Members of the Videogame Studies group have switched the once solitary act of gaming into multi-player mode.
Thirty students and faculty members gathered to play Starcraft 2 and Risk in Cobb Wednesday in the name of political thought. Funded by the Department of Political Science, the games were chosen to encourage thinking about political economy and strategy.
The tradition of Game Night began last fall when English Professor Patrick Jagoda and cinema and media studies students Ian Jones (Ph.D.’14) and Clint Froehlich (Ph.D. ‘14) organized it to create a community among gamers and foster academic discussion on gaming.
Wednesday’s attendees reflected a diversity of classes and majors, facilitating interdisciplinary discussions. From first-year undergraduates to sixth-year graduate students, students represented departments ranging from anthropology to computer science. “I don’t think any single discipline, on its own, is adequate for making sense of video games and computer games,” Jagoda said.
The event attracts not only frequent gamers, but also non-gamers interested in thinking critically about video games.
“A number of undergrads know these games intimately and have more immediate experiences with them. But graduate students and faculty who participate in Game Night introduce theoretical terms and critical vocabularies to which undergraduates might not yet have access,” Jagoda said.
“It’s an energetic community, and we meet very informally.

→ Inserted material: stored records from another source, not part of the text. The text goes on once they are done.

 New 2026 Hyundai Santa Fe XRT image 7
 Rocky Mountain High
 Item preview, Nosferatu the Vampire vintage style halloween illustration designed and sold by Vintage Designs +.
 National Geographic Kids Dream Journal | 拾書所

It’s not a working group. It’s not a reading group. There’s no assigned reading. One participant who’s a relative expert introduces the game. During the gameplay presentation, people at the periphery are discussing the game in question and gaming culture more generally,” he said.

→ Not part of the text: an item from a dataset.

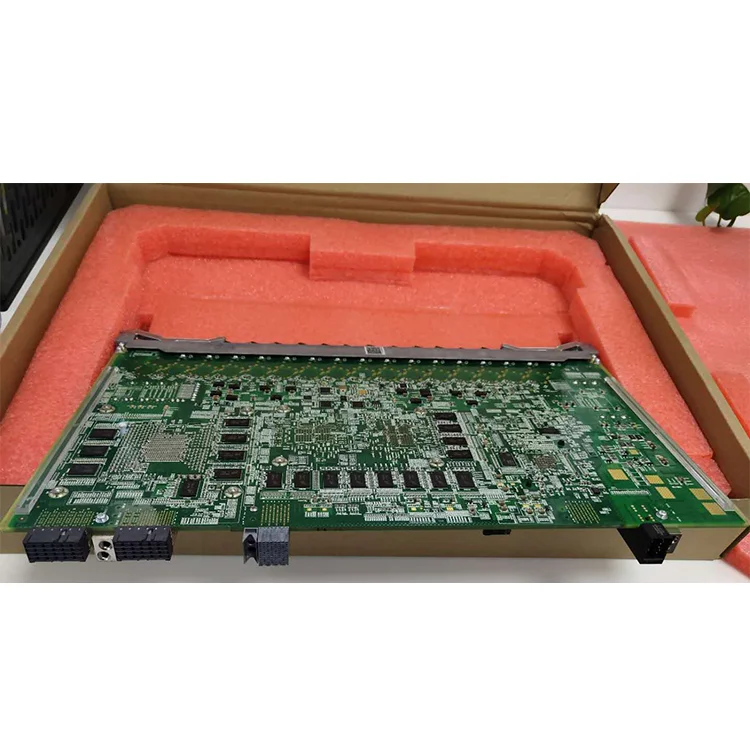 Brand New OLT Card 16 Ports GPON OLT XG-PON COMBO SFP PON Board GFBH GFBL GFBN For ZTE C600 GPON OLT-boxintelecom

Each Game Night is thematic, and sponsored by a different department. The first Game Night last October was a collaboration with the English department, and featured a discussion on the aesthetics of gaming. The second, sponsored by the cinema and media studies department, focused on the cinematic aspects of video games.
Wednesday’s event was sponsored by the political science department, and examined the bridges between games, politics, and political economy.
Jagoda said video games provide insight into all different aspects of life. “Video games are a way of thinking and knowing, and so I just think of this as an extension of what we do in the classroom, but in a playful way.”